= Martin Mason (pioneer) =

Surgeon, magistrate and commander and pioneer settler of Australia

Martin Mason (c. 1765–1812) was a surgeon, magistrate and commander who is notable as a pioneer settler of Australia, and also as a supporter of Captain Bligh following the 1808 Rebellion at Sydney, New South Wales.

==Early career==
Martin Mason was born in Cumbria, England, possibly in the village of Moreland, and studied medicine at Greenwich Hospital near London. He sailed for Sydney as surgeon on Britannia, arriving on 18 July 1798. At this date, the colony of New South Wales was barely ten years old. Martin Mason rose to prominence in the early days of the colony, being appointed as Assistant Colonial Surgeon by Governor Philip Gidley King in 1801 and magistrate for the districts of Parramatta and Toongabbie in 1802. In 1802, Mason received a land grant of 300 acres from Governor King at Mulgrave Place in the Hawkesbury Settlement, making him one of the earliest colonists to develop land outside the new town of Sydney. At the end of 1803, he was discharged from his duties as Assistant Surgeon and opened the first medical practice in Australia at Green Hills (present day Windsor).

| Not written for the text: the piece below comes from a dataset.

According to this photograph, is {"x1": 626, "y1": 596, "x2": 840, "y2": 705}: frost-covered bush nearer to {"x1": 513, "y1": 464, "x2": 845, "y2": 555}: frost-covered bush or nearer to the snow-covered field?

==First mutiny of Irish convicts==
In 1800, a mutiny planned by Irish convicts, many of whom were political prisoners transported after the 1798 rebellion in Ireland, was thwarted by the New South Wales Corps, then headed by Lieutenant John Macarthur. Since the main revolt was to have taken place in the Hawkesbury district, Martin Mason was required to act as surgeon during the many floggings that subsequently took place.

==Coal River mutiny==
In early 1802, Martin Mason was sent to the Coal River (present day Newcastle) in his capacity as magistrate to hold an inquiry into a convict mutiny that once again involved Irish political prisoners. The Coal River, like Port Macquarie, Moreton Bay and Norfolk Island, was being used for particularly difficult or potentially dangerous convicts. Mason remained there for three months until recalled by Governor King. During his time in command at Coal River, he instigated shaft mining, enabling more and better quality coal to be mined.

==Marsden v Mason==
In the matter brought before Atkins J.A., on 14 February, 3 and 4 March 1806 of Rev. S. Marsden v. Martin Mason concerning a defamation, £50 is at issue. Mason pleaded not guilty. The transcript shows Marsden pursuing Mason, attempting character assassination, over his claim that during the night of the 1804 Castle Hill Rebellion that Marsden ran away, which was true. A letter written by Elizabeth Macarthur details the flight by long boat with her children from Parramatta on the Sunday night 4 March, under the 'protection' of the Rev. Marsden.

==Involvement in the Rum Rebellion==
In 1808, the major event in Australian history known as the Rum Rebellion took place in New South Wales. As a result of growing friction between Governor William Bligh and officers of the New South Wales Corps, Bligh was deposed and ultimately forced to return to England to defend himself. Bligh owned a farm near Martin Mason in the Hawkesbury district and Mason and numerous other settlers lent their support to Bligh, incurring the wrath of Bligh's opponents, including wealthy landowner and former New South Wales Corps Lieutenant John Macarthur. In August 1810, Mason, having been deputized along with George Suttor to act on behalf of the settlers in the Hawkesbury district, sailed for London with Bligh on . The subsequent trial of the rebel officers, at which Mason was called upon to testify, resulted in Bligh being vindicated and charges brought against the main ringleaders, Major George Johnston and Lieutenant Colonel Joseph Foveaux.

==Mason's disappearance==
In August 1811, passage was booked for Mason's return to Sydney aboard Mary. The ship subsequently sailed from Portsmouth on 20 November 1811 and arrived in Sydney in May 1812 carrying a number of those who had gone to London to give evidence in the Bligh trial, including George Suttor. Martin Mason was not on board and was not seen by his family again. This led members of the Bligh party to believe that he had been murdered prior to boarding Mary in London. No other explanation has ever been found.